● STATED PROBLEM
Exactly reproduce each line of the listing that follows.

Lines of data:
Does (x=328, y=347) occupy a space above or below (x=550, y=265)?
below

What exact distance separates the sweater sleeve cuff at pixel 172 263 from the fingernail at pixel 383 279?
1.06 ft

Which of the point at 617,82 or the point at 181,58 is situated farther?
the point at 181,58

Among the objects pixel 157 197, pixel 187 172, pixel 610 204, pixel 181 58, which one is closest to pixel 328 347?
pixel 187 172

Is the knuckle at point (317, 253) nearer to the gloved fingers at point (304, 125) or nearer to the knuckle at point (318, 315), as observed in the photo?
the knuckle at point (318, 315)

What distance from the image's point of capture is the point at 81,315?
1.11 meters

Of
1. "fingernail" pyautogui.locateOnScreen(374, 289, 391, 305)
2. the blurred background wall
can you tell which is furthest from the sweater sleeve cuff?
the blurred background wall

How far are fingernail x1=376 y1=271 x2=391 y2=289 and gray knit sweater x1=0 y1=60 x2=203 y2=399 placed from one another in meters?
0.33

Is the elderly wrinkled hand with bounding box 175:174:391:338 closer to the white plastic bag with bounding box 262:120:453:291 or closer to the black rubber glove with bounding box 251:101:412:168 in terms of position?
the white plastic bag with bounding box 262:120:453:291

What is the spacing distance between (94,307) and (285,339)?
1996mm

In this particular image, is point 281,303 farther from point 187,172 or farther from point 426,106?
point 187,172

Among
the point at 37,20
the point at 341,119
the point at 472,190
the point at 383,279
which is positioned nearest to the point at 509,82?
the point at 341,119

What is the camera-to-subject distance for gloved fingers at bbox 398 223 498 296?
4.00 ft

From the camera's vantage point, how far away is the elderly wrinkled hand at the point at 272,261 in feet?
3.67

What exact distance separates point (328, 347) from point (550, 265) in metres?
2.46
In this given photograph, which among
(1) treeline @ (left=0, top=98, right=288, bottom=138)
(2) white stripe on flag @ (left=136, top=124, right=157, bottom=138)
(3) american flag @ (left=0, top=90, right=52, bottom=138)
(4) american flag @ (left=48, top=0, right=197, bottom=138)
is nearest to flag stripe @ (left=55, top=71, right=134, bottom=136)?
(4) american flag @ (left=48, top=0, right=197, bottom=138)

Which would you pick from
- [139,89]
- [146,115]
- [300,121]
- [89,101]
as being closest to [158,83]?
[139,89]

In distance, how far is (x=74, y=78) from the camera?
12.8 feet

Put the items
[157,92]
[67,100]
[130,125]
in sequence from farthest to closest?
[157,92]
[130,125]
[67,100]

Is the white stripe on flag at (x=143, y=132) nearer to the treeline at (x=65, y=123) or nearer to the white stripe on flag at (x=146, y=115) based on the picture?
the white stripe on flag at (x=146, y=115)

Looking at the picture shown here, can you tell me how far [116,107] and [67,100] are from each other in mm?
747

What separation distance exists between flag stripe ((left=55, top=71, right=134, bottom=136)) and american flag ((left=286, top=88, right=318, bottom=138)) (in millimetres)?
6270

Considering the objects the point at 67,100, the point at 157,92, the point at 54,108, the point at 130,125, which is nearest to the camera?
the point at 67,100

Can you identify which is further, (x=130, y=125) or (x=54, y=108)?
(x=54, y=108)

● TASK OUTPUT
Does (x=328, y=347) occupy a space above or below (x=550, y=265)?
below

What exact distance separates the sweater sleeve cuff at pixel 172 263 from the fingernail at pixel 383 279?
1.06 ft

Which of the point at 617,82 or the point at 181,58 is situated farther?
the point at 181,58

Among the objects pixel 157 197, pixel 187 172, pixel 610 204, pixel 181 58, which one is closest to pixel 328 347?
pixel 187 172

Is the knuckle at point (317, 253) nearer to the gloved fingers at point (304, 125) or nearer to the knuckle at point (318, 315), as observed in the photo?
the knuckle at point (318, 315)

What distance from the image's point of capture is the point at 81,315?
1.11 meters

Of
1. "fingernail" pyautogui.locateOnScreen(374, 289, 391, 305)
2. the blurred background wall
can you tell which is furthest from the sweater sleeve cuff?
the blurred background wall

How far are fingernail x1=376 y1=271 x2=391 y2=289 and gray knit sweater x1=0 y1=60 x2=203 y2=399 placed from one another in meters?
0.33

Is the elderly wrinkled hand with bounding box 175:174:391:338 closer to the white plastic bag with bounding box 262:120:453:291 or closer to the black rubber glove with bounding box 251:101:412:168 in terms of position?
the white plastic bag with bounding box 262:120:453:291

What is the spacing distance between (94,307) and (285,339)?
1996mm

In this particular image, is point 281,303 farther from point 187,172 or farther from point 426,106?
point 187,172

Among
the point at 37,20
the point at 341,119
the point at 472,190
the point at 383,279
which is positioned nearest to the point at 509,82?
the point at 341,119

What is the camera-to-subject distance for gloved fingers at bbox 398 223 498 296?
4.00 ft

From the camera's vantage point, how far away is the elderly wrinkled hand at the point at 272,261 in feet?
3.67

What exact distance separates point (328, 347) from point (550, 265) in metres?
2.46
In this given photograph, which among
(1) treeline @ (left=0, top=98, right=288, bottom=138)
(2) white stripe on flag @ (left=136, top=124, right=157, bottom=138)
(3) american flag @ (left=0, top=90, right=52, bottom=138)
(4) american flag @ (left=48, top=0, right=197, bottom=138)
is nearest to flag stripe @ (left=55, top=71, right=134, bottom=136)?
(4) american flag @ (left=48, top=0, right=197, bottom=138)

Which would you pick from
- [139,89]
- [146,115]
- [300,121]
- [89,101]
as being closest to [158,83]?
[139,89]

In distance, how far is (x=74, y=78) from the camera?
12.8 feet

Put the items
[157,92]
[67,100]
[130,125]
in sequence from farthest to closest?
[157,92]
[130,125]
[67,100]

Is the white stripe on flag at (x=143, y=132) nearer to the treeline at (x=65, y=123) or nearer to the white stripe on flag at (x=146, y=115) based on the picture?
the white stripe on flag at (x=146, y=115)

Looking at the picture shown here, can you tell me how far [116,107] and [67,100] are from each other in mm?
747

What separation distance exists between flag stripe ((left=55, top=71, right=134, bottom=136)) and american flag ((left=286, top=88, right=318, bottom=138)) (in millimetres)?
6270

Considering the objects the point at 67,100, the point at 157,92, the point at 54,108, the point at 130,125, which is nearest to the camera?
the point at 67,100

Can you identify which is further, (x=130, y=125) or (x=54, y=108)?
(x=54, y=108)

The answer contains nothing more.